The board regulates the practice of medicine and dentistry throughout Kenya. The new standards outline a minimum set of requirements training institutions must meet with the goal of better preparing new doctors and dentists to provide high-quality care. The standards cover requirements for both students—such as clinical training requirements—and faculty—such as research.
Kenya has a shortage of health workers, limiting access to skilled health care. Kenya has fewer than 2 doctors and 1 dentist (1.98 doctors and .24 dentists) for every 10,000 people.
In order to address current staffing shortages and plan for the future, the country must significantly increase the number of graduates from its medical schools. As Kenya tries to increase its production of health workers, it is also focusing on the quality of that training. Unless there is a sufficient pool of qualified, well-trained health professionals, universal access to health care will not be realized as envisioned in the Kenyan constitution.
Previously the board lacked clear policies and objective criteria for evaluating and accrediting schools and teaching hospitals, including a consistent scoring system that would clearly point out training gaps and areas for improvement.
“A college would develop a curriculum on its own and bring it to the board for review and approval. It was very hard to ensure standards,” says Daniel Yumbya, chief executive officer for the Medical Practitioners and Dentists Board.
“The development of the core curricula is a big leap from the bush to the highway,” Yumba says. He hopes the new standards will also spur investment for additional training institutions. “The population of Kenya continues to grow,” he said. “We need to train more doctors and dentists to offset the shortage currently being witnessed. To achieve this we need more medical and dental schools.”

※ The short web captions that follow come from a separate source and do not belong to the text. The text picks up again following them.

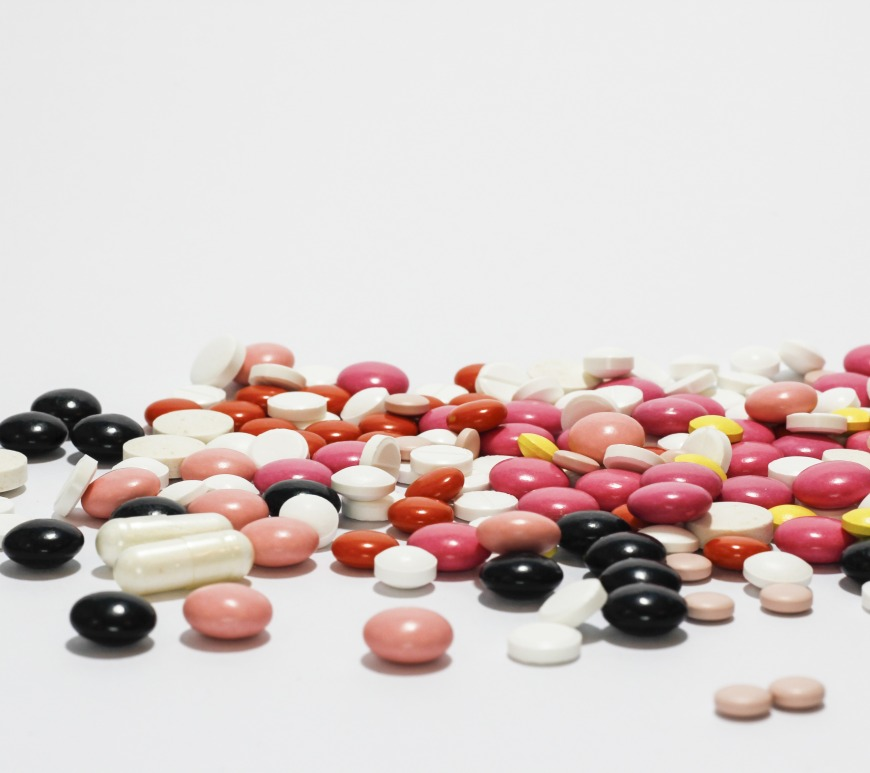 Pills spread out on a white surface.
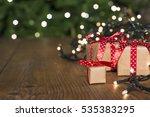 christmas gifts on wood  light...   Shutterstock . vector #535383295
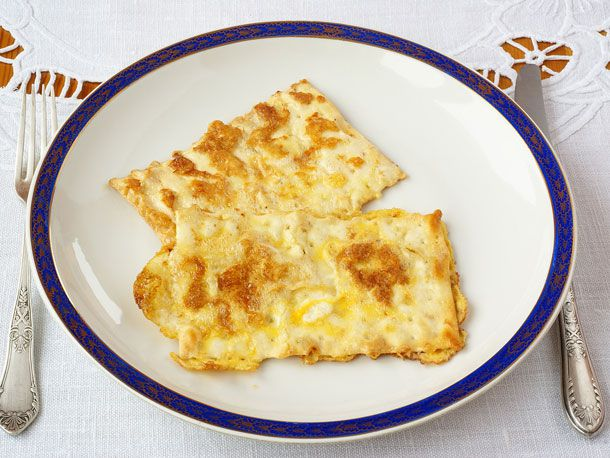Moonstrips (Onion-Poppy) Matzo Brei on a blue and white plate.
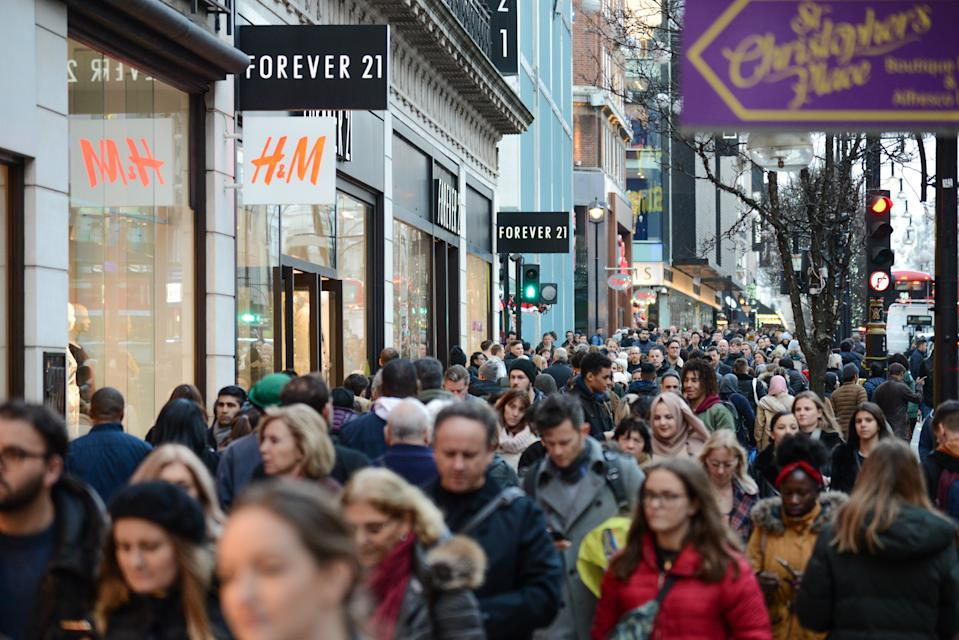 With four days to go until Christmas, shoppers are seen on Oxford Street in London,UK on December 21,2018. According to retail analysts Springboard, today is expected to be the busiest shopping day of the year so far, with more than a fifth more shoppers visiting high streets, retail parks and shopping centres than on a typical day.(Photo by Claire Doherty/Sipa USA)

As a first step, the board required Kenya’s nine medical schools and two dental schools to align their curricula with the core curricula by the end of June. The board will launch the full inspection and accreditation standards in September.
Schools and teaching hospitals must meet all requirements to receive accreditation and will need to reapply for accreditation every six years. The institutions will have access to tools for self-assessment to ensure they are on track for meeting the standards.
IntraHealth has also helped other regulatory bodies in Kenya—including the Clinical Officers Council, the Nursing Council of Kenya, Kenya Nutrition, and Dietetics Institute and the Pharmacy and Poisons Board—to develop their core curricula and accreditation standards. IntraHealth’s Irene Natalie Chami and David Maingi lead this work for the FUNZOKenya.
IntraHealth's FUNZOKenya project is funded by the US Agency for International Development. “Funzo” means training in Kiswahili, and the project works with the seven regulatory boards to strengthen preservice education of health workers, improve access to training for existing health workers, and link professional licensure to ongoing professional development. These linkages are critical to ensuring high-quality health care.